• [STATED PROBLEM]
Write out the forum post on Terence Tao's determinant argument again in full, word for word.

• [EXTRACT]
----------
# An argument from a blog article of Terence Tao

Let $A_1, A_2, A_3, \ldots , A_m$ be positive semi-definite Hermitian matrices and then consider the polynomial $p(z,z_1,z_2,\ldots,z_m) = \det(z+z_1A_1 + z_2A_2 + \cdots+z_mA_m)$

Now Tao argues that if $z,z_1,z_2,\ldots,z_m$ have a positive imaginary part then the "skew-adjoint part" (what is this?) of $z+z_1A_1 + z_2A_2 + \cdots+z_mA_m$ is strictly positive definite and hence the quadratic form $\operatorname{Im} [ \langle (z+z_1A_1 + z_2A_2 + \cdots+z_mA_m)v, v \rangle ]$ is non-degenerate and hence it follows that $z+z_1A_1 + z_2A_2 + \cdots+z_mA_m$ is non-singular.

Can someone kindly help understand what happened here?
----------
• [ENTRIES SHOWN]
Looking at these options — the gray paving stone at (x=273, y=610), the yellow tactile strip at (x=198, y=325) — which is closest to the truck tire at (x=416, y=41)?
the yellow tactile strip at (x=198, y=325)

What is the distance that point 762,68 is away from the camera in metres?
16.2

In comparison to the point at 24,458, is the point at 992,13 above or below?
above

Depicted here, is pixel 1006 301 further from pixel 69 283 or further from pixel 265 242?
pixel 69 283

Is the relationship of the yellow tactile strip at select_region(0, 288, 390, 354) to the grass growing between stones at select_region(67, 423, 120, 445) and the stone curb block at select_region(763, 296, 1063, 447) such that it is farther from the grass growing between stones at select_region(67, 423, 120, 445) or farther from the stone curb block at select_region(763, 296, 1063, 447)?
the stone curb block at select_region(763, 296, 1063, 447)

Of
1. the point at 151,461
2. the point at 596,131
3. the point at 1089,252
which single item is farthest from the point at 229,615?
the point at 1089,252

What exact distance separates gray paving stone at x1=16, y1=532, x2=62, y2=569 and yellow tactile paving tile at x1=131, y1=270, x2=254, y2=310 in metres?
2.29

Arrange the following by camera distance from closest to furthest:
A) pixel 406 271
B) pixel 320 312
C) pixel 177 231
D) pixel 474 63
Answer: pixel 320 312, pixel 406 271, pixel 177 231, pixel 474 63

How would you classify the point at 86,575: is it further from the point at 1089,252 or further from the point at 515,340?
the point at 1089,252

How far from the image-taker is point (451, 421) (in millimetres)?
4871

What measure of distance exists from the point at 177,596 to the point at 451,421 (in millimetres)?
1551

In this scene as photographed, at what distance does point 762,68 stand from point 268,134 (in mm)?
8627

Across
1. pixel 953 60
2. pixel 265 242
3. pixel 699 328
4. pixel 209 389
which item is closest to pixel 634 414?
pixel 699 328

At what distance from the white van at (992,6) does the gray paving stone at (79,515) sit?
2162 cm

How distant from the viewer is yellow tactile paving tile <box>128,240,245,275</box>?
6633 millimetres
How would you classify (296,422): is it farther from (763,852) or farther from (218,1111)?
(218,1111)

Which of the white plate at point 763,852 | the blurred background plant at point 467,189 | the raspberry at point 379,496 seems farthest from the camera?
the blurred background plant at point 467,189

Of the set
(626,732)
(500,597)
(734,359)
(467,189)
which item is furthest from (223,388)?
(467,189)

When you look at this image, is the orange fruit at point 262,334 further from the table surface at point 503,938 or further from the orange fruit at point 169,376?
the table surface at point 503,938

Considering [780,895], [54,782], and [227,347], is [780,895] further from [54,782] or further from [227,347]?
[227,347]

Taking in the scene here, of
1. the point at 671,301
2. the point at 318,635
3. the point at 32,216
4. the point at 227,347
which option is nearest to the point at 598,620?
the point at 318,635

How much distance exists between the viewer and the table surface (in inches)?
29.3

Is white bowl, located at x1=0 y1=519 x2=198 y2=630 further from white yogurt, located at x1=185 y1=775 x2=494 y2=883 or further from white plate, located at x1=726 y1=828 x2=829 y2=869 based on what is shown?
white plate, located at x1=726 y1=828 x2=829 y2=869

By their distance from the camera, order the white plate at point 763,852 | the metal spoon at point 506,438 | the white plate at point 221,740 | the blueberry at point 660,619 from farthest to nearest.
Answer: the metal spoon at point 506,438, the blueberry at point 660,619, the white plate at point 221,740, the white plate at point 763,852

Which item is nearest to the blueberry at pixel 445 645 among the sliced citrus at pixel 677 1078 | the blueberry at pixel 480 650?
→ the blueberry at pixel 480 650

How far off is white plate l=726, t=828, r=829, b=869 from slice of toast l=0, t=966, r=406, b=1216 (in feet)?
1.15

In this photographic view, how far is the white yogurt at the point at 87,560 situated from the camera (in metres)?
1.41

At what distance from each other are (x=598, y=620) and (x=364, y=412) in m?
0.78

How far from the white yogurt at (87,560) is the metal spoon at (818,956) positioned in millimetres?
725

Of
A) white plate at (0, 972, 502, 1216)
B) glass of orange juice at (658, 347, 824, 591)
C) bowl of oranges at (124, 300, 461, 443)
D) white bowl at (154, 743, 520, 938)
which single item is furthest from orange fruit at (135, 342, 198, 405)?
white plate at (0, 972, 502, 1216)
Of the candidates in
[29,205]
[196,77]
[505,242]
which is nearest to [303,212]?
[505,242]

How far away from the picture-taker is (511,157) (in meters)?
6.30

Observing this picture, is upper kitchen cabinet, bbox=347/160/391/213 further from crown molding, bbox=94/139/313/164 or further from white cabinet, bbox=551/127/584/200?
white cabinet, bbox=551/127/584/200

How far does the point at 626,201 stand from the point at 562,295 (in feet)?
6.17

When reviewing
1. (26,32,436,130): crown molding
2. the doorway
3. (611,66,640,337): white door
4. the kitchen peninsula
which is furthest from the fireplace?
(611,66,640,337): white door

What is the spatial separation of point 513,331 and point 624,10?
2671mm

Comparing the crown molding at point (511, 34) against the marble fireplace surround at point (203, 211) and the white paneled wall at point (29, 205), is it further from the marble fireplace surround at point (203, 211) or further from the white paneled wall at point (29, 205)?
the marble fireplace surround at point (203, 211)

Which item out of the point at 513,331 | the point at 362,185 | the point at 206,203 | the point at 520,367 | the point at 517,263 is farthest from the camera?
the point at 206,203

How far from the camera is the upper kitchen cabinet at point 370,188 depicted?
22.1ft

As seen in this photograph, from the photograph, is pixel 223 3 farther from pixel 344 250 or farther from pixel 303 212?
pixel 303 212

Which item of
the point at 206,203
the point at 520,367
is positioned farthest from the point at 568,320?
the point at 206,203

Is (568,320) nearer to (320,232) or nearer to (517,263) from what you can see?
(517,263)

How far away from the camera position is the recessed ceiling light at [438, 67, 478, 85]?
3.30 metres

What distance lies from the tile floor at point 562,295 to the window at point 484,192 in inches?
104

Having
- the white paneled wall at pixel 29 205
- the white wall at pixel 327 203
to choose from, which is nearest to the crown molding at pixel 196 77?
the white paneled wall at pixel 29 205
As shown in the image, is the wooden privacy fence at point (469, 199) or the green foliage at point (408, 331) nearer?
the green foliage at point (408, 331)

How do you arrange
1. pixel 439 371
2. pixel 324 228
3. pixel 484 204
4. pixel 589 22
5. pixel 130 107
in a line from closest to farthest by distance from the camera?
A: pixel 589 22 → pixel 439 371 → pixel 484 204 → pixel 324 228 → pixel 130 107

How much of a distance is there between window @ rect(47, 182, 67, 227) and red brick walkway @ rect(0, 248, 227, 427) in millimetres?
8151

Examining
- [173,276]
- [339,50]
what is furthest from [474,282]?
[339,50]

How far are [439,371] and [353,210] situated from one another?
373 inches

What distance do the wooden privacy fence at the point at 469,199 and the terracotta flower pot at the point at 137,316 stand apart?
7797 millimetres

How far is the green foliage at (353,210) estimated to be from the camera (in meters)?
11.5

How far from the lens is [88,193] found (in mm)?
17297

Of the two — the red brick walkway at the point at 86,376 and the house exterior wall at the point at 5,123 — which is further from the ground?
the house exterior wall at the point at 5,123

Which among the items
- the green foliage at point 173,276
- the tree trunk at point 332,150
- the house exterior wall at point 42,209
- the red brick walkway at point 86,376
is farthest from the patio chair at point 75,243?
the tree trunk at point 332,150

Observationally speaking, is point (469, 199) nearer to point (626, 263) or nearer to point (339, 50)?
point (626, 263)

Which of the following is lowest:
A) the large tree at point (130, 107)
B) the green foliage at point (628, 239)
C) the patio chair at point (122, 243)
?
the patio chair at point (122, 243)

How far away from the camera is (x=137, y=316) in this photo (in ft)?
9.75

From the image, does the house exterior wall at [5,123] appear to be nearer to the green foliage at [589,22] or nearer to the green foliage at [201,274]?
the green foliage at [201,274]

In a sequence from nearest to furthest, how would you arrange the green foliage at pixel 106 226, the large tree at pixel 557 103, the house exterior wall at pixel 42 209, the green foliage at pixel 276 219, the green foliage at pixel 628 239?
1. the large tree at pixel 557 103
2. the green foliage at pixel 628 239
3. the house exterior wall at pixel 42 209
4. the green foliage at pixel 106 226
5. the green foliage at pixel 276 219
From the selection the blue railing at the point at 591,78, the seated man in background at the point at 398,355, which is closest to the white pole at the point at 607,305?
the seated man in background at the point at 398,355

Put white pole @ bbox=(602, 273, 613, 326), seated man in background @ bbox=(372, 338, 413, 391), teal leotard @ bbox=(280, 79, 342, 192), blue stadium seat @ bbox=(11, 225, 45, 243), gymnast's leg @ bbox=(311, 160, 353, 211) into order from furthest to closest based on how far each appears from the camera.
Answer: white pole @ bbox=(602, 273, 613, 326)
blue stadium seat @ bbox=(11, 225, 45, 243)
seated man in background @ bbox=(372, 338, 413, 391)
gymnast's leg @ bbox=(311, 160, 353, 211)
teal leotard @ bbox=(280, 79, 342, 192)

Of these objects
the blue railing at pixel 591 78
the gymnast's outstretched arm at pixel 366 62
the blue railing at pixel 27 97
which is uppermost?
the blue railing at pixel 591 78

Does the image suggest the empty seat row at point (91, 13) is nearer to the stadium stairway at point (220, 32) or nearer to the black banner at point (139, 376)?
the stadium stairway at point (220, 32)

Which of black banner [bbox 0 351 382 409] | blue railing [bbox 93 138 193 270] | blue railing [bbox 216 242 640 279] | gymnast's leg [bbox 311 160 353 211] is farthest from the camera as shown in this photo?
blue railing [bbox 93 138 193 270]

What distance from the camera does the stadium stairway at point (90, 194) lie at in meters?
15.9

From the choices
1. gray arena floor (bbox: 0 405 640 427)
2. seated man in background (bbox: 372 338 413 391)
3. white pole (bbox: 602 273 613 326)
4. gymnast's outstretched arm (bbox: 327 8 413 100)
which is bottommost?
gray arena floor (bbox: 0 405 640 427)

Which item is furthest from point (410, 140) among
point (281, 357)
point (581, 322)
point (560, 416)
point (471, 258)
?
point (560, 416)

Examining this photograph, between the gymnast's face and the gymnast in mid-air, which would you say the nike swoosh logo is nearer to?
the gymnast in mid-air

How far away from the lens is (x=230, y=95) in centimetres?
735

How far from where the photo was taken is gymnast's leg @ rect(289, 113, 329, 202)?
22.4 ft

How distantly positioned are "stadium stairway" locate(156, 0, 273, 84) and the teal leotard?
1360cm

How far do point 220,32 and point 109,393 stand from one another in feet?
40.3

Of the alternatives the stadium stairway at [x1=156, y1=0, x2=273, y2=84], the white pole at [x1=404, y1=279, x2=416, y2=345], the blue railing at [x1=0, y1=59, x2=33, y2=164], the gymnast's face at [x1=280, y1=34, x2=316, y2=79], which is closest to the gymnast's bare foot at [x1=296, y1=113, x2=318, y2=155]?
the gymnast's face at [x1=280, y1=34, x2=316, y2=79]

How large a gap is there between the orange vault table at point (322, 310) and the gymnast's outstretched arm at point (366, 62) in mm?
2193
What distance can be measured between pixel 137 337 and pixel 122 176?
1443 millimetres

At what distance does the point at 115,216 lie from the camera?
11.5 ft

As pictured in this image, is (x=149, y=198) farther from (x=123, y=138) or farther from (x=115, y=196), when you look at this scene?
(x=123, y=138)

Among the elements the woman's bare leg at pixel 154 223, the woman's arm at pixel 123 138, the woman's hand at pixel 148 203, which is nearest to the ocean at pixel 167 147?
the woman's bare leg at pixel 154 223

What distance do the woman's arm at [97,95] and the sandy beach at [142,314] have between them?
----------
• [WORKED SOLUTION]
# An argument from a blog article of Terence Tao

Let $A_1, A_2, A_3, \ldots , A_m$ be positive semi-definite Hermitian matrices and then consider the polynomial $p(z,z_1,z_2,\ldots,z_m) = \det(z+z_1A_1 + z_2A_2 + \cdots+z_mA_m)$

Now Tao argues that if $z,z_1,z_2,\ldots,z_m$ have a positive imaginary part then the "skew-adjoint part" (what is this?) of $z+z_1A_1 + z_2A_2 + \cdots+z_mA_m$ is strictly positive definite and hence the quadratic form $\operatorname{Im} [ \langle (z+z_1A_1 + z_2A_2 + \cdots+z_mA_m)v, v \rangle ]$ is non-degenerate and hence it follows that $z+z_1A_1 + z_2A_2 + \cdots+z_mA_m$ is non-singular.

Can someone kindly help understand what happened here?